— PAGE EXCERPT —
========================

In multiple-energy projection radiographic imaging, a number of images of the same object are acquired that reveal the x-ray transmittance of the object for differing x-ray spectra. In dual energy imaging, two images of the same object are acquired sequentially under different x-ray beam conditions, such as beam energy and filtration. These images are proportional to the x-ray transmittance of the object for the differing x-ray spectra. These images can then be decomposed to produce material specific images, such as soft-tissue and bone images. Radiographic imaging procedures that require multiple exposures, such as dual energy imaging, may acquire multiple images over a period of time.
Lung cancer presents an burden to society because survival is low for advanced stage disease. The key to survival is early detection. Conventional chest radiography has proven inadequate in the detection of early-stage disease, missing 50% of nodules measuring 10 mm or less. The lack of sensitivity is attributed in large part to the superposition of anatomical structures in the projection image, i.e., the obscuration of subtle soft-tissue nodules by overlying “anatomical noise,” such as the ribs and clavicles. Low-dose CT (LDCT) offers some improvement in diagnostic sensitivity; however, diagnostic specificity (as well as increased cost and radiation dose) presents a remaining challenge.
Dual-energy (DE) imaging has been investigated for detection of lung disease.
Conventionally, DE imaging has been limited by clinical implementation, a relatively high radiation dose, and the lack of a high-performance detector. The availability of digital detectors (also referred to as flat-panel detectors (FPDs)) offering real-time digital readout and performance consistent with the demands of chest radiography, however, promises to remove conventional limitations, permitting high-performance DE imaging at total dose equivalent to that of a single chest radiograph. Further, such renewed interest in DE imaging using FPDs extends beyond chest imaging to include real-time DE fluoroscopy (e.g., vascular and cardiac interventions) and DE computed tomography. In each case, it is desired to maximizing DE imaging performance.
The present invention describes the DE image acquisition techniques for a chest imaging system. Factors are described for dual-energy filtration, kVp-pair, and allocation of dose between low- and high-kVp projections. It is desired to maximize soft-tissue visibility of lung nodules in DE soft-tissue images.

========================

[Saved entries]

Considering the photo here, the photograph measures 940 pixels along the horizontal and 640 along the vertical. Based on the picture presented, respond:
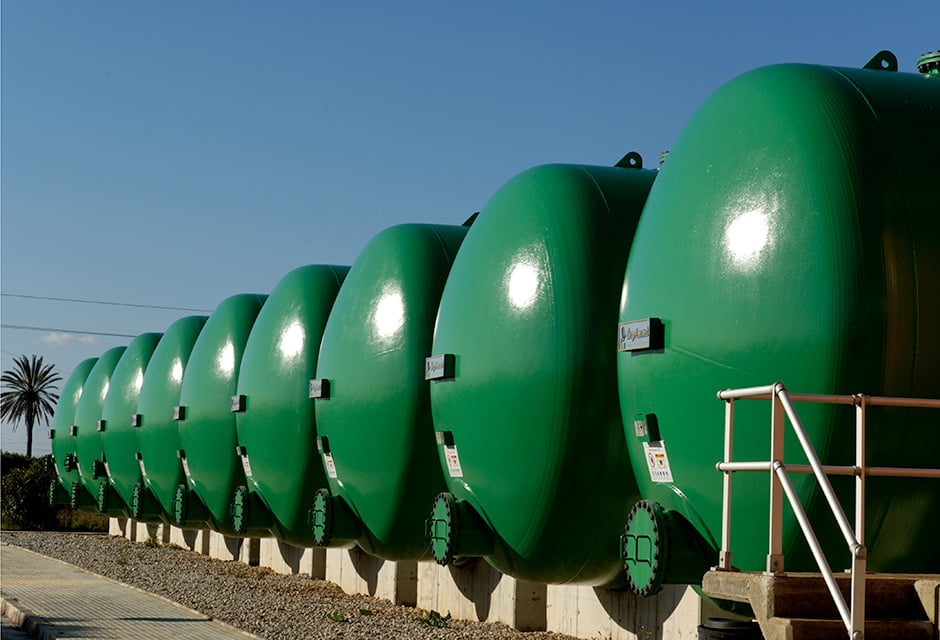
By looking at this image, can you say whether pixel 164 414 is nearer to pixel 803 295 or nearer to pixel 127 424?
pixel 127 424

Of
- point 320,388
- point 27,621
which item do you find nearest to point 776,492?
point 320,388

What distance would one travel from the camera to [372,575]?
16.3 metres

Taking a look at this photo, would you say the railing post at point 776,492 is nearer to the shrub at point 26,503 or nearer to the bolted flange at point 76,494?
the bolted flange at point 76,494

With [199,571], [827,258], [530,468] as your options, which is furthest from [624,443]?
[199,571]

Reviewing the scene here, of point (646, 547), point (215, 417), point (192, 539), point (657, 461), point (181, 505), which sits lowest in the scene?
point (192, 539)

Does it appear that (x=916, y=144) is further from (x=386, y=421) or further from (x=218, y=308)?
(x=218, y=308)

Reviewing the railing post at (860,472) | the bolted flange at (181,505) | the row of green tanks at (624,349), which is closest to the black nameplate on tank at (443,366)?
the row of green tanks at (624,349)

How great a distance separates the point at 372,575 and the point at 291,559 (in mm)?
3658

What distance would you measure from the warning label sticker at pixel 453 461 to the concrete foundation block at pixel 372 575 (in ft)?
17.6

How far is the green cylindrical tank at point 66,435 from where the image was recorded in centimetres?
2975

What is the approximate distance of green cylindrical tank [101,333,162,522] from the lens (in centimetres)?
2272

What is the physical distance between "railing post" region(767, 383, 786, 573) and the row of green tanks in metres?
0.84

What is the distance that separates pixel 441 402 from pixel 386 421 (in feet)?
5.38

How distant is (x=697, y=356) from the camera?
22.2 ft
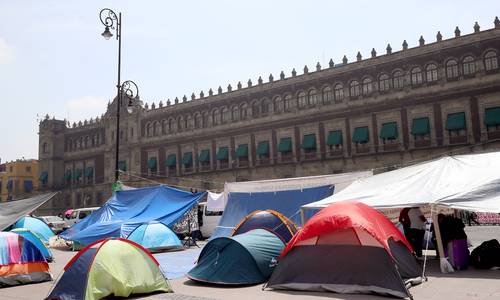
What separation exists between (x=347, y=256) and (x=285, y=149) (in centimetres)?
3421

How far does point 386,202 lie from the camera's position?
1107 cm

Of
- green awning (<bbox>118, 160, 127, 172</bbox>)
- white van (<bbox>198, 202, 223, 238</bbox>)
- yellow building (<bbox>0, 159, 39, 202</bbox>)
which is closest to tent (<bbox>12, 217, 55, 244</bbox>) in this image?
white van (<bbox>198, 202, 223, 238</bbox>)

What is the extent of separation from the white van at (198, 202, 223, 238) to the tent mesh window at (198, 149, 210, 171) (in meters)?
25.1

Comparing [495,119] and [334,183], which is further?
[495,119]

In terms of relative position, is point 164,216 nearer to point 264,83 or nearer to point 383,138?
point 383,138

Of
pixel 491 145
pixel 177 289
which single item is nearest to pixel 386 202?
pixel 177 289

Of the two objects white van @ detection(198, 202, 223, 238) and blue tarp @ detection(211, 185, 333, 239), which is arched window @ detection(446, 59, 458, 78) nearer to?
white van @ detection(198, 202, 223, 238)

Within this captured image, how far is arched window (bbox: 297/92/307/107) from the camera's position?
42.8 meters

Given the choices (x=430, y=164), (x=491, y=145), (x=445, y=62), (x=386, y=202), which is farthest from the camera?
(x=445, y=62)

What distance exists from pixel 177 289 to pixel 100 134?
55.4m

========================

— COMPLETE THE FOLLOWING —
- a) List the factors that the text on dual-energy chest imaging says are described for DE image acquisition.
- b) Write out the stretch of the text on dual-energy chest imaging from "Conventionally, DE imaging" through "DE imaging performance.".

— ANSWERS GIVEN —
- a)
- Dual-energy filtration
- kVp-pair
- Allocation of dose between low- and high-kVp projections

- b)
Conventionally, DE imaging has been limited by clinical implementation, a relatively high radiation dose, and the lack of a high-performance detector. The availability of digital detectors (also referred to as flat-panel detectors (FPDs)) offering real-time digital readout and performance consistent with the demands of chest radiography, however, promises to remove conventional limitations, permitting high-performance DE imaging at total dose equivalent to that of a single chest radiograph. Further, such renewed interest in DE imaging using FPDs extends beyond chest imaging to include real-time DE fluoroscopy (e.g., vascular and cardiac interventions) and DE computed tomography. In each case, it is desired to maximizing DE imaging performance.